We are still new at the bonding thing. Some siblings just aren’t interested. I have had to accept that. But we try to go on sibling outings. Stuff that lets us all hang out together and enjoy each other's company because we all don’t live close to one another.
Yes, I want my children to know & understand the significance of having a large family. For myself a good family structure equates to grounds for positive stability.
I was a person that kept to herself and wasn’t much of a social butterfly. For my children’s sake I have attempted to start getting out of my comfort zone, so the AncestryDNA was one thing. Ok, now I needed to reach out to people. In doing so, I’ve made some meaningful connections. I want to continue with that. When my children think of their family as a community. Being proactive sometimes is a struggle for me, but it’s something I’m willing to do for my children and for myself.
The tradition of always creating an opportunity to congregate and be together. You may not get to see your family all the time, but to have those special moments that create memories. That’s what I remember about my childhood. I want them to have similar experiences.
My grandmother, Joemma and my great-grandmother, Louella, were very feisty women. So, sometimes if someone is saying or doing something that reminds us of those two, we start calling that person by their name for a while. Everyone has a good laugh, and sometimes it starts a discussion on some of the things we miss about them.
Overall, my family hadn't really kept anything over the years, but there are a few items. I wear my grandmothers wedding ring on my right hand. It was given to me 20 years ago. I believe some of her furniture and a few pictures are at various relatives houses. I hope to teach my children the importance of preservation. Especially as African-Americans, you need that to help you connect and also never forget where you came from.
Understanding how true the statement that "knowledge is power". You can say it but does a person actually get it?
Describe what family means to you
My family is my heart and soul. To have one means so much to me because it’s not something everyone has or sometimes even wants. It’s something that I am thankful for.

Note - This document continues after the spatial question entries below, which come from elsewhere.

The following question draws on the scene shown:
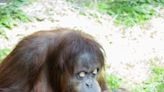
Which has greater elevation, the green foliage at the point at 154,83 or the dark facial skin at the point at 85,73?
the dark facial skin at the point at 85,73

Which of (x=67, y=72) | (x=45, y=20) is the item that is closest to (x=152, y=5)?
(x=45, y=20)

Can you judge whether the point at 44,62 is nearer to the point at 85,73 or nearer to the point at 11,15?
the point at 85,73

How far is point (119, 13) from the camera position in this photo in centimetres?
613

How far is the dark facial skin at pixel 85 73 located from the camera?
3492 millimetres

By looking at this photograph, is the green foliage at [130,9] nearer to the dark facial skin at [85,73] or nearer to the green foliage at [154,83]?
the green foliage at [154,83]

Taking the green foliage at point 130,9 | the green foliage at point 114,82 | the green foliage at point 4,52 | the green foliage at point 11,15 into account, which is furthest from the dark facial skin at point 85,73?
the green foliage at point 130,9

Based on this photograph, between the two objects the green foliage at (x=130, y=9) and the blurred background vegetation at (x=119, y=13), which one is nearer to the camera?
the blurred background vegetation at (x=119, y=13)

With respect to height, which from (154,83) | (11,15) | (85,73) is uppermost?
(85,73)

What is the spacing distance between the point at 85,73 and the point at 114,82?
4.13 ft

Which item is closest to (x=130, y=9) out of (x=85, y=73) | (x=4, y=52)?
(x=4, y=52)

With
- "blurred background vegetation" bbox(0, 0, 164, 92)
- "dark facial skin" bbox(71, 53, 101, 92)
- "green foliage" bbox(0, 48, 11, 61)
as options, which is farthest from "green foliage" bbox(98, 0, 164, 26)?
"dark facial skin" bbox(71, 53, 101, 92)

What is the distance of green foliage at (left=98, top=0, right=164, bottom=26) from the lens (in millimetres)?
6012

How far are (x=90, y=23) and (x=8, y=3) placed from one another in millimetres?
929

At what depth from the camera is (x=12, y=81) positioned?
3.54m
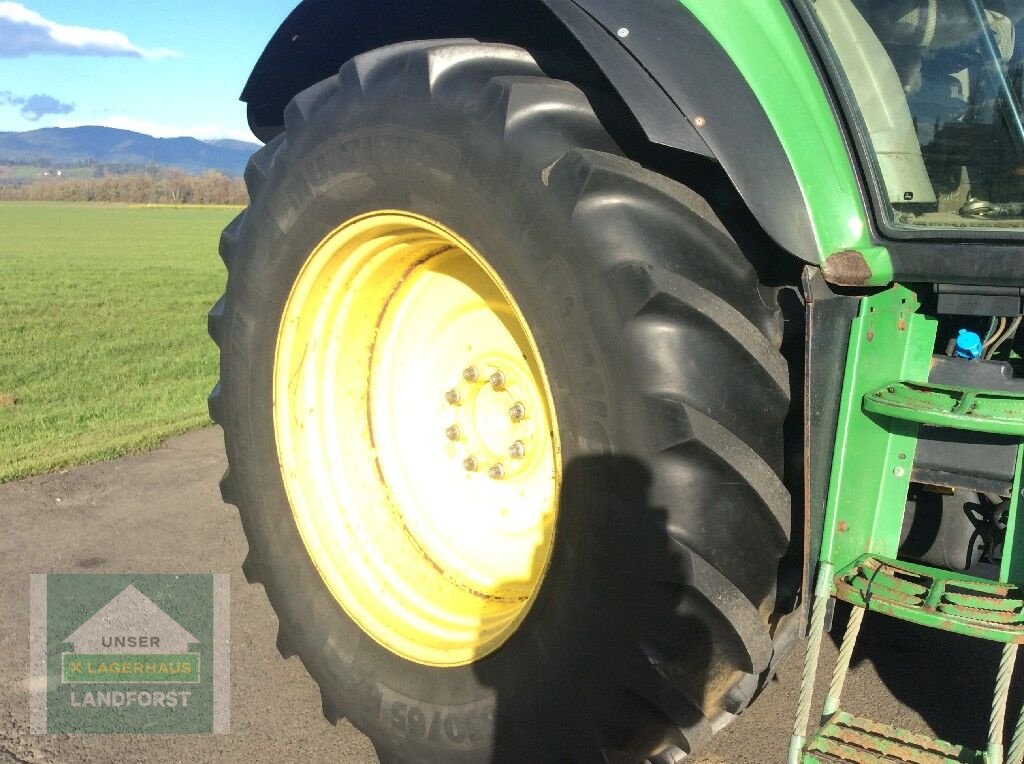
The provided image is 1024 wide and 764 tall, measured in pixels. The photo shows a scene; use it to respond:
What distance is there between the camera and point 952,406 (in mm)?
1687

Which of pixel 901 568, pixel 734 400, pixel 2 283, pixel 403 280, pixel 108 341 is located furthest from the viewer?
pixel 2 283

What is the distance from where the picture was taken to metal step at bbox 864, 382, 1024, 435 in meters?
1.63

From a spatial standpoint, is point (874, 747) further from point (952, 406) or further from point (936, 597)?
point (952, 406)

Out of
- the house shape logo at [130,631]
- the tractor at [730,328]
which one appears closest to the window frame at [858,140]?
the tractor at [730,328]

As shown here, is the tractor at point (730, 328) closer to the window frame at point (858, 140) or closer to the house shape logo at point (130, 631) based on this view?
the window frame at point (858, 140)

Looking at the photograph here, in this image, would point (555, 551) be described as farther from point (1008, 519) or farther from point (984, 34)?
point (984, 34)

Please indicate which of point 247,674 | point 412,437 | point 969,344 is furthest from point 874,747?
point 247,674

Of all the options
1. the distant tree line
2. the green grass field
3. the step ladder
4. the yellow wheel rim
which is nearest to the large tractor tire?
the yellow wheel rim

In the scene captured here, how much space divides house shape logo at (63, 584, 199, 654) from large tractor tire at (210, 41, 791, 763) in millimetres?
576

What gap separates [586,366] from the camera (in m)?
1.69

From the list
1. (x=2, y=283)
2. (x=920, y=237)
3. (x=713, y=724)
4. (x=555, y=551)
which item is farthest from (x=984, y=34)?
(x=2, y=283)

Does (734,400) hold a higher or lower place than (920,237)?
lower

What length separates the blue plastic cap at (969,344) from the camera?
1850 mm

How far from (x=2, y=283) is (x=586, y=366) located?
15.0 m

"I am originally from a small town in KY. I was raised by my grandparents, William & Joemma
Sanders, until they both passed away in the 1990’s. Throughout my life, my father lived in that same small town I had once resided in as a child; no further than a stone's throw away, as absent as could be. By this time, some of my family had migrated to Georgia, including my mother who had a total of 2 children: me and my half sister. I spent around 10 years living in various cities in and around Atlanta. After college, I moved to Chicago. I loved everything about the city - I just couldn't afford it. Seven years ago I was passing through Kentucky. I was single with no children and had no idea where I wanted to live next. A few weeks turned into a few months. Seven years later with two toddlers, I guess I’m staying here longer than I had planned. I’ve recently started an online boutique "K’Rena Bhails" which is the nicknames of my children. It’s a hobby right now, but I hope to one day turn it into a full time career. It’ll feature positive phrases and images that encourage black excellence. I wanted to start something my children would be proud of."